Answer
4N$H_{3}$(g) +5 $O_{2}$(g) $\longrightarrow$ 4NO (g) +6$H_{2}$O(aq)
This is the complete balanced reaction with all proper symbols.
Work Step by Step
N$H_{3}$(g) + $O_{2}$(g) $\longrightarrow$ NO (g) +$H_{2}$O(aq)
This is the chemical reaction with the proper state symbols.
In this reaction oxygen gas enters as a pure substance, and it forms two substances NO and $H_{2}$O .
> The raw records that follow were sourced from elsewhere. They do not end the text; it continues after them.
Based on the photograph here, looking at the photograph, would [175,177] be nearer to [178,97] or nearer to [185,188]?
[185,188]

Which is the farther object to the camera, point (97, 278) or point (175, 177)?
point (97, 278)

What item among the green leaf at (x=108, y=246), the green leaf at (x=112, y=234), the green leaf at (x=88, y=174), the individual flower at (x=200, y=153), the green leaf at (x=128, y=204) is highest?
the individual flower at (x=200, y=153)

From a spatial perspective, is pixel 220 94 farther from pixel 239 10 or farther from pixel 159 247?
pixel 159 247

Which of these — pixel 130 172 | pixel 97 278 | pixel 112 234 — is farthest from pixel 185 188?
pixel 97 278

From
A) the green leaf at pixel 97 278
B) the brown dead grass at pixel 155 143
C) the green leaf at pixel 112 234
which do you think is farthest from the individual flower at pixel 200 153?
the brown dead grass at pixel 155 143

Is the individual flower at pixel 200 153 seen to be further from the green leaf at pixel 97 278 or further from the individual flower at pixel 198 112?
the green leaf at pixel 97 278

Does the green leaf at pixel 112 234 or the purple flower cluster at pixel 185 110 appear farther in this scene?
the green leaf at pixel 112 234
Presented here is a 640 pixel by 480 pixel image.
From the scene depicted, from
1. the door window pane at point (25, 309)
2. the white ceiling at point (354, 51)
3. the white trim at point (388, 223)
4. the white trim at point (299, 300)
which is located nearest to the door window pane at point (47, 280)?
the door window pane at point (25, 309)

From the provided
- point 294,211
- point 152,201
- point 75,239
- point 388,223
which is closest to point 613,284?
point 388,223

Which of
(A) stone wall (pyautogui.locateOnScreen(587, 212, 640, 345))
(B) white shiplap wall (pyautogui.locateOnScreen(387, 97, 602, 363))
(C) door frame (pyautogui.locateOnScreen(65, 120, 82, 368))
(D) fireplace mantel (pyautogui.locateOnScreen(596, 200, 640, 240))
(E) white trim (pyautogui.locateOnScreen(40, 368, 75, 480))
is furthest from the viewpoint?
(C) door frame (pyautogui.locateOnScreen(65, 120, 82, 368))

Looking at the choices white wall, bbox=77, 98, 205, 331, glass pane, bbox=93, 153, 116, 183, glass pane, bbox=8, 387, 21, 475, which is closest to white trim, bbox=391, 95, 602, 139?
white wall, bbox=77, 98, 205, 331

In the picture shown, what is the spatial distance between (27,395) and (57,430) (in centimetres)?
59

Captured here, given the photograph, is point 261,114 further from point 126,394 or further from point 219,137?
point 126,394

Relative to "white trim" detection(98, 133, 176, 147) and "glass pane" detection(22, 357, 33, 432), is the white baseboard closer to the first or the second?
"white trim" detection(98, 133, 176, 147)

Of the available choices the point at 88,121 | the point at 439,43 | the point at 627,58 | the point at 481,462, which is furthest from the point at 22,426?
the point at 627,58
To balance the chemical reaction add 4 before N$H_{3}$ and before NO.
4N$H_{3}$(g) + $O_{2}$(g) $\longrightarrow$ 4NO (g) +$H_{2}$O(aq)
As there are 12 atoms H on the left and 2 on the right, add 6 before $H_{2}$O.
4N$H_{3}$(g) + $O_{2}$(g) $\longrightarrow$ 4NO (g) +6$H_{2}$O(aq)
There are 10 atoms O on the right (4+6), so add 5 before $O_{2}$
4N$H_{3}$(g) +5 $O_{2}$(g) $\longrightarrow$ 4NO (g) +6$H_{2}$O(aq)
This is the complete balanced reaction with all proper symbols.